──────── Page text ────────
Paper TF+AS+BI-WeA7
Titanium-Niobium Thin Films Deposited by Magnetron Sputtering on AISI 316L Stainless Steel Substrate

Wednesday, October 21, 2015, 4:20 pm, Room 114

Metallic biomaterials such as AISI 316L stainless steel (SS), chromium-cobalt alloys, titanium and its alloys are commonly used in medical implants due to their interesting mechanical properties and thermal stability. However, 316L SS and Cr-Co alloys have much higher elastic modulus than bone, causing the loss after some years of implantation [1]. The elastic modulus of Ti-based alloys ranges from 55 to 110 GPa, being significantly lower than those for 316L SS (210 GPa) and Cr-Co alloys (240 GPa), making them more suitable for use in dental and orthopedic applications. Also Ti alloys present high strength, low density, high corrosion resistance, and good biocompatibility [1]. Pure Ti has two allotropic forms: hexagonal closest-packed (hcp), known as α phase, and body centered cubic (bcc), known as β phase, structures. Studies have shown that the addition of alloying β-stabilizing elements such as V, Mo, Nb, Zr, Mo, and Ta causes the decreasing of the modulus of elasticity of the β-Ti alloys without compromising the strength [1]. In this study, thin films of Ti-Nb alloys were deposited on AISI 316L stainless steel substrate by magnetron sputtering, and the structure, morphology, and composition of the films were analyzed by means of X-ray diffraction (XRD), X-ray photoelectron spectroscopy (XPS), and transmission electron microscopy (TEM). Thin films of three compositions were produced: Ti₈₅Nb₁₅ (Ti-26wt% Nb), Ti₈₀Nb₂₀ (Ti-33wt% Nb), and Ti₇₀Nb₃₀ (Ti-45wt% Nb). Structural characterization by XRD indicated that only the β phase was present in the thin films. XPS analysis showed a predominance of oxidized Ti and Nb on the film surfaces. TEM analyses were carried out in the following image modes: bright field (BF) images, selected area diffraction (SAD), scanning mode (STEM) BF and in annular dark field (ADF), and X-ray mapping using energy dispersive spectroscopy (EDS). For the Ti₈₀Nb₂₀ alloy film, TEM analysis showed columnar grains (~100 nm width) of -Ti phase, with a Nb-rich transition layer ranging from finer grains (in contact with SS substrate) to a coarser columnar grains. For the Ti₇₅Nb₂₅ alloy film, TEM analysis showed columnar grains (~50 nm width) of β-Ti phase, with a transition layer away from the SS substrate.

Acknowledgements: A.L. Gobbi, C.A. Silva, S.R. Araujo, and J. Bettini from the Brazilian Nanotechnology National Laboratory, for their assistance in the growth and characterization of the thin films; and CNPq and CNPEM ( Brazil ), for support.

[1] M. Geetha et al., Prog. Mater. Sci. 54 (2009) 397-425.
────────
* **Your instructions**: In the abstract on titanium-niobium thin films, write out word for word the part that starts with "Acknowledgements: A.L. Gobbi, C.A." and ends with "Brazil ), for support.".
──────── Dataset entries ────────
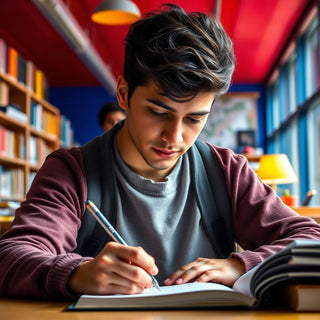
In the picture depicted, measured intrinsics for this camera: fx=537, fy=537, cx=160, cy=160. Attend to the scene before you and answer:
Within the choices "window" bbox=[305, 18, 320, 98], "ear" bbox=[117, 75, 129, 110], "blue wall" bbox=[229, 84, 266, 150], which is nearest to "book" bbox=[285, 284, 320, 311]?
"ear" bbox=[117, 75, 129, 110]

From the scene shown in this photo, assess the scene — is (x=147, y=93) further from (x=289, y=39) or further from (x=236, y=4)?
(x=289, y=39)

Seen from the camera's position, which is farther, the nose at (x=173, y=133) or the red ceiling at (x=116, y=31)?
the red ceiling at (x=116, y=31)

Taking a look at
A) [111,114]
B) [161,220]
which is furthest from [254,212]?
[111,114]

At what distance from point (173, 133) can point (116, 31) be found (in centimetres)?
577

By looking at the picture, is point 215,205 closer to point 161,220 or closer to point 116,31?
point 161,220

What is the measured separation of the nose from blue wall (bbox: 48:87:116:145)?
Result: 8.02m

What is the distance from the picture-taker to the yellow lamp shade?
3.31m

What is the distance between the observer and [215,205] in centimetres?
127

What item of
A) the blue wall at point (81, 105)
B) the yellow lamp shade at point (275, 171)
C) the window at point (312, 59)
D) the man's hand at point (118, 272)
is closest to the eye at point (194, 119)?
the man's hand at point (118, 272)

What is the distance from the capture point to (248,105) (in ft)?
30.0

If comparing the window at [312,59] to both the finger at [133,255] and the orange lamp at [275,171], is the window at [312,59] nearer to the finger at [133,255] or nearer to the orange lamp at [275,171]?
the orange lamp at [275,171]

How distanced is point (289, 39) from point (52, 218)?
20.5ft

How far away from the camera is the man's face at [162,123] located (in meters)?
1.12

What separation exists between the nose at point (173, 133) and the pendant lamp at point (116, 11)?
3119mm
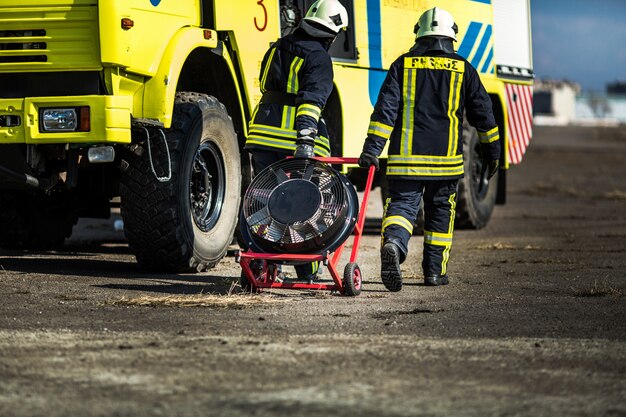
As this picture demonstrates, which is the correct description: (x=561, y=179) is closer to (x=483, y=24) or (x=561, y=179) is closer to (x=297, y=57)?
(x=483, y=24)

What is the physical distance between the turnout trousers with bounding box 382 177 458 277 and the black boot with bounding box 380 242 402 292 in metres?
0.25

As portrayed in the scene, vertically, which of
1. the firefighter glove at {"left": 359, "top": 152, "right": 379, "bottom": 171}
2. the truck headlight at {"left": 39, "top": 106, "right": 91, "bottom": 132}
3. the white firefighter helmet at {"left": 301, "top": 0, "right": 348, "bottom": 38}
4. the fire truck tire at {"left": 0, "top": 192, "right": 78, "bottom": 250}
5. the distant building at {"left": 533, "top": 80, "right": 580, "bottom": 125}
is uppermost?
the distant building at {"left": 533, "top": 80, "right": 580, "bottom": 125}

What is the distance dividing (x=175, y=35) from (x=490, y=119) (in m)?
2.21

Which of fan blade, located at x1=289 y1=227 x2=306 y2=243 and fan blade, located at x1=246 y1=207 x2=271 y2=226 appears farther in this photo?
fan blade, located at x1=246 y1=207 x2=271 y2=226

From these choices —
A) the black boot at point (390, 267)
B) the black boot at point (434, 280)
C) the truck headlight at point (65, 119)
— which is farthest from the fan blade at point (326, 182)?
the truck headlight at point (65, 119)

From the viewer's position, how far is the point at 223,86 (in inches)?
407

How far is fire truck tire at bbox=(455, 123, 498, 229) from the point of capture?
14.5 meters

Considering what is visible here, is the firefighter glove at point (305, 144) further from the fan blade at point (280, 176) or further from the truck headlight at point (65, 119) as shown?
the truck headlight at point (65, 119)

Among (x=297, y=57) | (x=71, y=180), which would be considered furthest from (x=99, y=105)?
(x=297, y=57)

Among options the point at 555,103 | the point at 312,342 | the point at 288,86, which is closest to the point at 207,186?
the point at 288,86

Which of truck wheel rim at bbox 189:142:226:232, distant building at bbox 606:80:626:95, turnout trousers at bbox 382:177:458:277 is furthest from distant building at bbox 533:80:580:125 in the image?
turnout trousers at bbox 382:177:458:277

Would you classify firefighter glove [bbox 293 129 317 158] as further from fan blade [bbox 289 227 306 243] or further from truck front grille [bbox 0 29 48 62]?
truck front grille [bbox 0 29 48 62]

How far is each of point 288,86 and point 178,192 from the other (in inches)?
43.1

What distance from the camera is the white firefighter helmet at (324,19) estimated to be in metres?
9.01
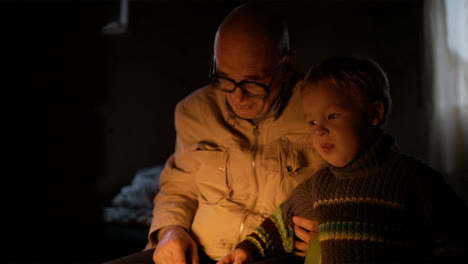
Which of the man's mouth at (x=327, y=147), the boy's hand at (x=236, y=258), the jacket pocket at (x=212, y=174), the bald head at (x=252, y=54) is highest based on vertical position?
the bald head at (x=252, y=54)

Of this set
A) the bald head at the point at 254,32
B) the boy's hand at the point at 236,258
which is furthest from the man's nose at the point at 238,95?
the boy's hand at the point at 236,258

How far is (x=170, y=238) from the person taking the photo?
4.86 ft

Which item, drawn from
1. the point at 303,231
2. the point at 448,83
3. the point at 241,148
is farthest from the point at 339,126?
the point at 448,83

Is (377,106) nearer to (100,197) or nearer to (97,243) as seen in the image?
(97,243)

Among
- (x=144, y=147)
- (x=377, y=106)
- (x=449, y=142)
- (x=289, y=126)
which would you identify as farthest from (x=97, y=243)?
(x=449, y=142)

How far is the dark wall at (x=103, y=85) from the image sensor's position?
2.69m

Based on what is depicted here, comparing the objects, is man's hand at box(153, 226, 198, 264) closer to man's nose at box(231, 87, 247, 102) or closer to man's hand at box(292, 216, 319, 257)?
man's hand at box(292, 216, 319, 257)

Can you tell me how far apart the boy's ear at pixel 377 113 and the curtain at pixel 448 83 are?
137 cm

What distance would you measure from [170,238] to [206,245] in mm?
150

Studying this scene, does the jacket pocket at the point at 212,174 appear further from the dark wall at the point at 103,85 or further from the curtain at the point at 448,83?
the curtain at the point at 448,83

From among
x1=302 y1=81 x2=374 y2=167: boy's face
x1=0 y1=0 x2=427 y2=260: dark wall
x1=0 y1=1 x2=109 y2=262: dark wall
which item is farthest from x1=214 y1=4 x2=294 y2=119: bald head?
x1=0 y1=1 x2=109 y2=262: dark wall

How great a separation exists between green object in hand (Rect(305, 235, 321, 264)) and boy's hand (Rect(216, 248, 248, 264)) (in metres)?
0.19

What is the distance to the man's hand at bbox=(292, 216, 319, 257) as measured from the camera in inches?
51.6

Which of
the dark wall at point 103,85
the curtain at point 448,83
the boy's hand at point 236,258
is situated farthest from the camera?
the dark wall at point 103,85
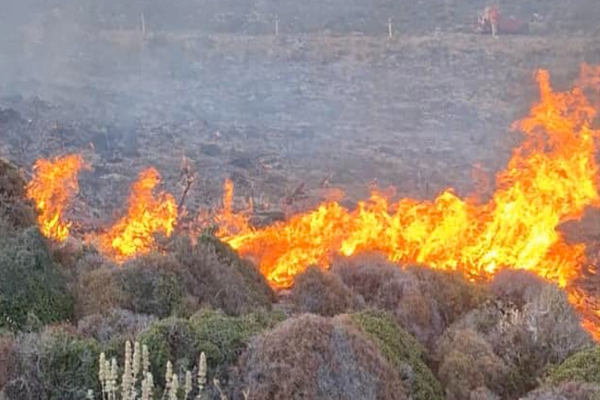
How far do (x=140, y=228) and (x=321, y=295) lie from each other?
3.78 m

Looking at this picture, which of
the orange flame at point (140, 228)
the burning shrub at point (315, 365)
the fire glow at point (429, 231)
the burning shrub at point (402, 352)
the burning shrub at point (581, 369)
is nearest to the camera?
the burning shrub at point (315, 365)

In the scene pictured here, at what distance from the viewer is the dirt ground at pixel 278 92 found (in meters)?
19.2

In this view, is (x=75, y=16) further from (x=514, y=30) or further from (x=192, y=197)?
(x=192, y=197)

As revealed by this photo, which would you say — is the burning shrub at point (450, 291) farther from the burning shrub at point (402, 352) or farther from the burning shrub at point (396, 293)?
the burning shrub at point (402, 352)

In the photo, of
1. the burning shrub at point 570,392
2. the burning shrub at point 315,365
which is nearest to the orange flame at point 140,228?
the burning shrub at point 315,365

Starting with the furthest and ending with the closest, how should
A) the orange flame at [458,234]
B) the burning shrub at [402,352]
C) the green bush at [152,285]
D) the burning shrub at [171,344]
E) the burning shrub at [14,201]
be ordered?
1. the orange flame at [458,234]
2. the burning shrub at [14,201]
3. the green bush at [152,285]
4. the burning shrub at [402,352]
5. the burning shrub at [171,344]

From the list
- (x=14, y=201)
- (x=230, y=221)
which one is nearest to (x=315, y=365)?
(x=14, y=201)

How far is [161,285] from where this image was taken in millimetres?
7922

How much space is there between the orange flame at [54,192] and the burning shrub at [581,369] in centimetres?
563

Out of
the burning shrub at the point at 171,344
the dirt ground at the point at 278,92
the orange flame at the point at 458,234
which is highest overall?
the burning shrub at the point at 171,344

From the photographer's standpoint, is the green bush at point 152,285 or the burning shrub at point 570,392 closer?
the burning shrub at point 570,392

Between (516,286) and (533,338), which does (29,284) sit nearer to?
(533,338)

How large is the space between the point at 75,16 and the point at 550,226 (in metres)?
28.0

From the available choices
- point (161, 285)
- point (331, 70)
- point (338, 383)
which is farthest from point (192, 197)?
point (331, 70)
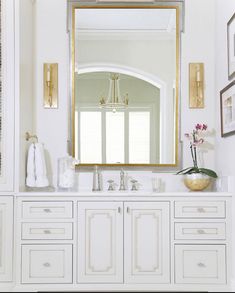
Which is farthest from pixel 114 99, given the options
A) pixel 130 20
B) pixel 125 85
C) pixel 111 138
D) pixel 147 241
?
pixel 147 241

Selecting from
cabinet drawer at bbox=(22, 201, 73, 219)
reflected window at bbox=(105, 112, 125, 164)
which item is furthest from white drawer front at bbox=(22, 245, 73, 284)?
reflected window at bbox=(105, 112, 125, 164)

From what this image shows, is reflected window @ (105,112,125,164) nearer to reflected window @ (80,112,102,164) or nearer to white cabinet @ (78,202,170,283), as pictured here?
reflected window @ (80,112,102,164)

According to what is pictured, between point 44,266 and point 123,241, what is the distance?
601mm

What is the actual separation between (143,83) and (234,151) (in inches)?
39.6

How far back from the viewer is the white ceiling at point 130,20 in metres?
3.89

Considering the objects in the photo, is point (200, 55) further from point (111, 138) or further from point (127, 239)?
point (127, 239)

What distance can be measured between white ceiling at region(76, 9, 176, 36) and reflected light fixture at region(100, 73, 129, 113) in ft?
1.33

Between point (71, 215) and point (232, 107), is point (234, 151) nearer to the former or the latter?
point (232, 107)

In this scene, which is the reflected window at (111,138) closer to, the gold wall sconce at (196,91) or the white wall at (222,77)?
the gold wall sconce at (196,91)

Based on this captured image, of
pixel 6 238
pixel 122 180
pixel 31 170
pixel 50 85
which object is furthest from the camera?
pixel 50 85

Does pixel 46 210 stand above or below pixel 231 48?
below

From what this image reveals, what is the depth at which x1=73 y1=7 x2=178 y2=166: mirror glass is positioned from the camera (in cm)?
387

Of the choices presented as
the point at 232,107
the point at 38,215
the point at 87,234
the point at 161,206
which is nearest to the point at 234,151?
the point at 232,107

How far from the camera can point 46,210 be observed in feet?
11.1
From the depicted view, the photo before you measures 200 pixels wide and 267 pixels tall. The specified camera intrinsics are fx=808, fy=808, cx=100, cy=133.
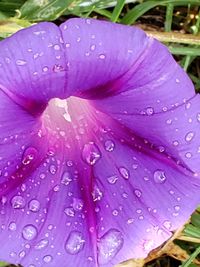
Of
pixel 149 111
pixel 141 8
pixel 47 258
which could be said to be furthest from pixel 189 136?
pixel 141 8

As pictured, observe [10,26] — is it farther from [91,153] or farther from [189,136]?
[189,136]

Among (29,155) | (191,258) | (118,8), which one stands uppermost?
(118,8)

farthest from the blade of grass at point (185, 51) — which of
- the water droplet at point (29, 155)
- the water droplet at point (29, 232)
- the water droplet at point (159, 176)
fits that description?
the water droplet at point (29, 232)

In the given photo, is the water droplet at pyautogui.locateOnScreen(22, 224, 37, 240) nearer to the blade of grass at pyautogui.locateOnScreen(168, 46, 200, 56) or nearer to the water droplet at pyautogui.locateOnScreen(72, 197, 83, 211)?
the water droplet at pyautogui.locateOnScreen(72, 197, 83, 211)

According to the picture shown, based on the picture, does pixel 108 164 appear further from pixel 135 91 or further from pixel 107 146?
pixel 135 91

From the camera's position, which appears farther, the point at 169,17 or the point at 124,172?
────────
* **Output of the exercise**:
Acknowledgements: A.L. Gobbi, C.A. Silva, S.R. Araujo, and J. Bettini from the Brazilian Nanotechnology National Laboratory, for their assistance in the growth and characterization of the thin films; and CNPq and CNPEM ( Brazil ), for support.